Quant aux propos critiques du salarié, manifestant son désaccord ou son opposition, ils ne sauraient fonder un licenciement et peuvent entraîner sa nullité, pour violation d’une liberté fondamentale : la liberté d’expression du salarié dans l’entreprise.
L’article 10 de la Convention Européenne de Sauvegarde des Droits de l’Homme et des Libertés Fondamentales dispose en effet que toute personne a droit à la liberté d’expression.
Cette liberté a une valeur constitutionnelle puisqu’elle figure à l’article 11 de la Déclaration des Droits de l’Homme et du Citoyen et à l’article 5 du préambule de la Constitution de 1946. Elle consacre le droit fondamental de chacun de communiquer librement ses pensées et opinions, sans pouvoir être lésé dans son travail ou son emploi.
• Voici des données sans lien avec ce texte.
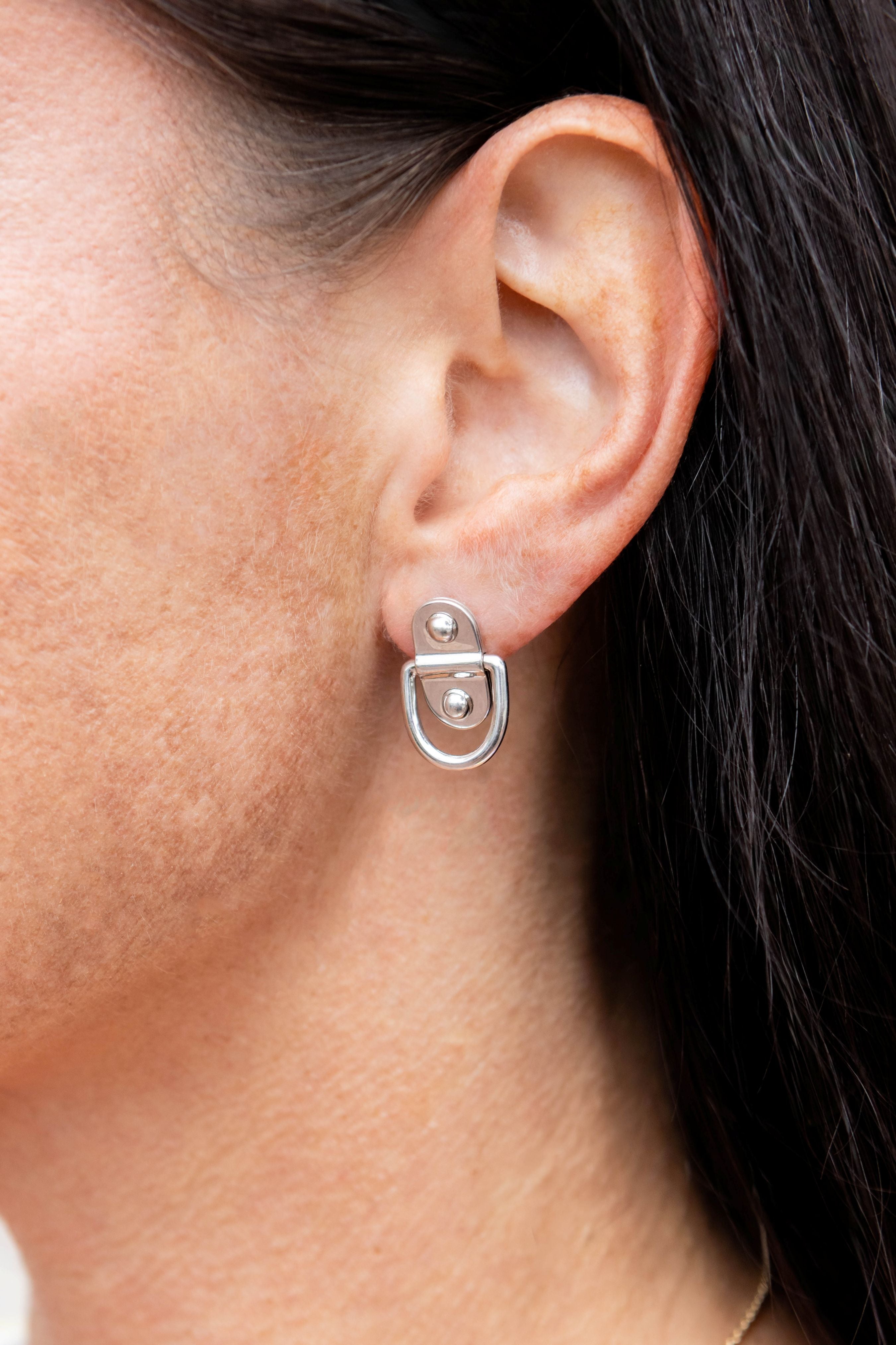 Statement Paris Rivet Earrings in Sterling Silver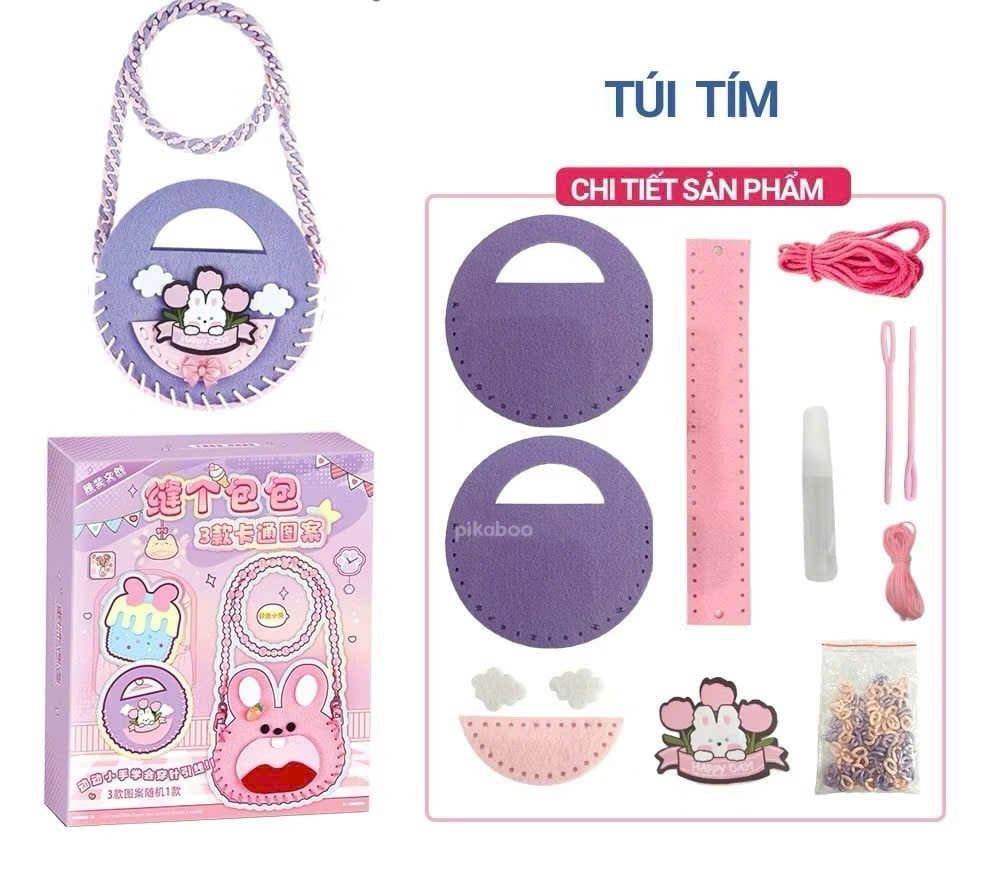  Đồ chơi Bộ DIY may vá túi xách Handmade Cho Bé Gái 6+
Selon l’article L 1121-1 du Code du travail : « Nul ne peut apporter aux droits des personnes et aux libertés individuelles et collectives des restrictions qui ne seraient pas justifiées par la nature des tâches à accomplir ni proportionnées au but recherché. »
La jurisprudence réaffirme constamment que la violation de la liberté d’expression, droit fondamental du salarié dans l’entreprise et en dehors de celle-ci, entraîne sauf abus, la nullité du licenciement.
Le salarié est d’autant mieux fondé à s’exprimer librement qu’il exerce des fonctions d’encadrement impliquant la responsabilité d’assurer la bonne marche du service, la cohésion, la stabilité des équipes et la satisfaction des clients.
L’expression d’opinions, de réserves, de craintes, de divergences de vue, de critiques ou de propositions fait naturellement partie de la liberté d’expression et ne peut donc être sanctionnée sauf abus.
Selon la Cour de cassation, l’abus ou le caractère disproportionné sont caractérisés par l’emploi de propos injurieux, diffamants ou excessifs.
Cette appréciation est stricte. C’est pourquoi il a été jugé que les propos suivants, tenus par le salarié, ne caractérisaient pas un abus mais un simple usage de sa liberté d’expression :
- « Un PDG en mode panique » ; « Une équipe de direction qui ne comprend plus son PDG » ; « Un PDG visiblement reparti sur une paranoïa aigüe (Cass. soc., 15 mai 2019, n° 17-20.615).
- « 4 ans de non-gestion où le groupe a renié des valeurs aussi essentielles que sécurité et éthique » ; « Le management mis en place avant mon arrivée est incompétent, gravement incompétent » ; « Personne n’est à la hauteur » (Cass. soc., 29 juin 2022, n° 20-16.060).
- La dénonciation de faits de harcèlement moral par le salarié, bien que les faits n’aient pas été qualifiés » (Cass. Soc., 19 avr. 2023, n°21-21.053).
- L’hostilité manifestée par le salarié à l’égard de la personne chargée de mettre en œuvre la réorganisation de l’agence dont il était responsable et sa désapprobation de la réorganisation (Cass. Soc., 14 févr. 2024, n°22-17.332).
Au visa de l’article L 1235-3-1 du Code du Travail, le salariévictime d’un licenciement nul qui ne demande pas sa réintégration a droit, quelle que soit son ancienneté dans l’entreprise, d’une part, aux indemnités de rupture et d’autre part, à une indemnité au moins égale aux six derniers mois de salaire.
Mais attention, seuls les propos émis personnellement par le salarié sont protégés par la liberté d’expression et non ceux tenus par son avocat, même s’ils reflétaient ses doléances. C’est ce que vient de préciser la Cour de Cassation dans un arrêt du 10 septembre 2025 concernant un courrier adressé par l’avocat du salarié à l’employeur (Cass. Soc., n°24-12595 FSB).